**Tarefa**
Copie do texto sobre análise de redes tudo desde "Outros indicadores da" até "4 são portugueses).", trocando "revisores" por "avaliadores".

**Texto de leitura**
'''
Pra além deste Grupo de Trablaho, outros eventos vocacionados para a análise de redes lusófona têm atraído um número substancial de autores, que por enquanto ainda se restringem ao Brasil e Portugal. Nos Encontros de Analistas de Redes Sociais organizados em Lisboa a participação tem vindo a crescer: em 2007 tivemos 13 comunicações apresentadas, em 2009 já 17 (4 resumos foram enviados por autores brasileiros, mas só 2 apresentaram comunicação), e este ano serão 25 comunicações (duas das quais de autores brasileiros). A Sessão Ibero-americana do Congresso Internacional de Análise de Redes Sociais (SUNBELT) na Itália em 2010, contou com a presença de 8 portugueses e 3 brasileiros. Apesar da adesão a estes vários eventos denota-se que as barreiras geográficas têm um forte impacto nos níveis de participação, sendo as deslocações transatlânticas um fator inibidor.

Outros indicadores da expansão desta perspectiva teórico-metodológica, são, por exemplo: a) a evolução das publicações (identificada em Varanda et al.); b) o fato de  alguns autores deste número especial (e também dos revisores convocados) não constarem  da base de dados de artigos de revistas analisada em Varanda et al, por constituírem um conjunto de autores, e potenciais autores, a iniciar o seu percurso enquanto analistas de redes; c) a dinâmica de crescimento do corpo de revisores da Revista Redes, que entre 2006-2009 eram só  2 e a partir de 2010 passaram  a ser 21  (dos quais só 4 são portugueses).
'''
**Registros**
'''
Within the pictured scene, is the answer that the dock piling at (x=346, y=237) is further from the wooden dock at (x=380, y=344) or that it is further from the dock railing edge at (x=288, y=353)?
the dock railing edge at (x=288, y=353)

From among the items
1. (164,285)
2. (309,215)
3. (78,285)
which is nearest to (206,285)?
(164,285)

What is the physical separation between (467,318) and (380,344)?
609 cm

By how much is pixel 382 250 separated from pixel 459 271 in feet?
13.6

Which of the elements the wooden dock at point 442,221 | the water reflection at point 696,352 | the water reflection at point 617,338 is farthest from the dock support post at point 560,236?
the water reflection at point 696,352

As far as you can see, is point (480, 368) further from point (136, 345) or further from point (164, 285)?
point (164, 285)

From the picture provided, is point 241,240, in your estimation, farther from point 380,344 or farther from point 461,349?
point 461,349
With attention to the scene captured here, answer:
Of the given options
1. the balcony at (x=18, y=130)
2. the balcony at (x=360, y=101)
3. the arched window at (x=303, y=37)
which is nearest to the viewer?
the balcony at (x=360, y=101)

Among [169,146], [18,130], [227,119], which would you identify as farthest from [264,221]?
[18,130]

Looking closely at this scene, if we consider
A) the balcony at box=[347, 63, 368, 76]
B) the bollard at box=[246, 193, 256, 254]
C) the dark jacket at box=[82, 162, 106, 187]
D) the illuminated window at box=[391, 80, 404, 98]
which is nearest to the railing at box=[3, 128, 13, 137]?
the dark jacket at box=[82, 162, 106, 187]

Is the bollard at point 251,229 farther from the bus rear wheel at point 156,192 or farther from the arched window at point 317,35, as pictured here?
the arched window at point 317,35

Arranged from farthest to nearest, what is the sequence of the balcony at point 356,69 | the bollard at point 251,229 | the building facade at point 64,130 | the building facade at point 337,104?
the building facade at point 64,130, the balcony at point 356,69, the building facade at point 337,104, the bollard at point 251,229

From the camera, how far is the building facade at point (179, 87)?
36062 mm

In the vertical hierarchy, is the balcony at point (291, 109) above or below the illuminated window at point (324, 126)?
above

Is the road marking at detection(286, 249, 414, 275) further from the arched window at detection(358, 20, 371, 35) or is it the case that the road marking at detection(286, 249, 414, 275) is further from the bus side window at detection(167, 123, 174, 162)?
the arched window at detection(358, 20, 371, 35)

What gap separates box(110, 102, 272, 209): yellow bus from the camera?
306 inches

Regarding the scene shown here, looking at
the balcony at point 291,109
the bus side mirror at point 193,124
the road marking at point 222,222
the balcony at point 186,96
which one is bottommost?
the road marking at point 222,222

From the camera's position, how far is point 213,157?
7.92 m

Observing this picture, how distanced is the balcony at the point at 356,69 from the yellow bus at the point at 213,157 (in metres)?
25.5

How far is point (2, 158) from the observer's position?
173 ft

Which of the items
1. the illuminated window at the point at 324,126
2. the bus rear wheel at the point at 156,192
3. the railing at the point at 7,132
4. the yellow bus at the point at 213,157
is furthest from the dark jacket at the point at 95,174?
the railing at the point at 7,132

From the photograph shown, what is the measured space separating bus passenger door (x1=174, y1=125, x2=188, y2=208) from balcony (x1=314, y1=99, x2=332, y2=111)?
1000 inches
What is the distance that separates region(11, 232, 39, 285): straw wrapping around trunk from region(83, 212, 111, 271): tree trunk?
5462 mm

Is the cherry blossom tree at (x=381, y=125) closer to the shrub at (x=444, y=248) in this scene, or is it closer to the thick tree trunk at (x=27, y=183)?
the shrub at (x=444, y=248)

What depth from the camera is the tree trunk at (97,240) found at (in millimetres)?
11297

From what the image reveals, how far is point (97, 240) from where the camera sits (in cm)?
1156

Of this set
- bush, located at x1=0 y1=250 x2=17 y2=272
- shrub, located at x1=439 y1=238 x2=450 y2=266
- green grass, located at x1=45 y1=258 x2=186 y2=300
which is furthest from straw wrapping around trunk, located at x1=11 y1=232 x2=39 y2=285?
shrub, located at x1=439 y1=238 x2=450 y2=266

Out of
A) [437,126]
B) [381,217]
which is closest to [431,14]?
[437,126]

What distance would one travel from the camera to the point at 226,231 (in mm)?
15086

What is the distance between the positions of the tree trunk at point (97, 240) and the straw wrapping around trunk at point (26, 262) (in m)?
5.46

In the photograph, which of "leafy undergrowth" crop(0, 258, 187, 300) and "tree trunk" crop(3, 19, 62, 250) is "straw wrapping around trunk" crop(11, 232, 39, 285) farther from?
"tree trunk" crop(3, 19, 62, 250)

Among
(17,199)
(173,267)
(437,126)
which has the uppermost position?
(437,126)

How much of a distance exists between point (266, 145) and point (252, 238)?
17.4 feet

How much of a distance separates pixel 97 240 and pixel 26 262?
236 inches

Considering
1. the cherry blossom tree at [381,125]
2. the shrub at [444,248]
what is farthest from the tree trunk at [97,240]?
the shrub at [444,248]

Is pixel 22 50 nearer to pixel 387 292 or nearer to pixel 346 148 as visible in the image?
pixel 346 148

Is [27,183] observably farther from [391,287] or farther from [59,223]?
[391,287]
'''
**Resposta**
Outros indicadores da expansão desta perspectiva teórico-metodológica, são, por exemplo: a) a evolução das publicações (identificada em Varanda et al.); b) o fato de  alguns autores deste número especial (e também dos avaliadores convocados) não constarem  da base de dados de artigos de revistas analisada em Varanda et al, por constituírem um conjunto de autores, e potenciais autores, a iniciar o seu percurso enquanto analistas de redes; c) a dinâmica de crescimento do corpo de avaliadores da Revista Redes, que entre 2006-2009 eram só  2 e a partir de 2010 passaram  a ser 21  (dos quais só 4 são portugueses).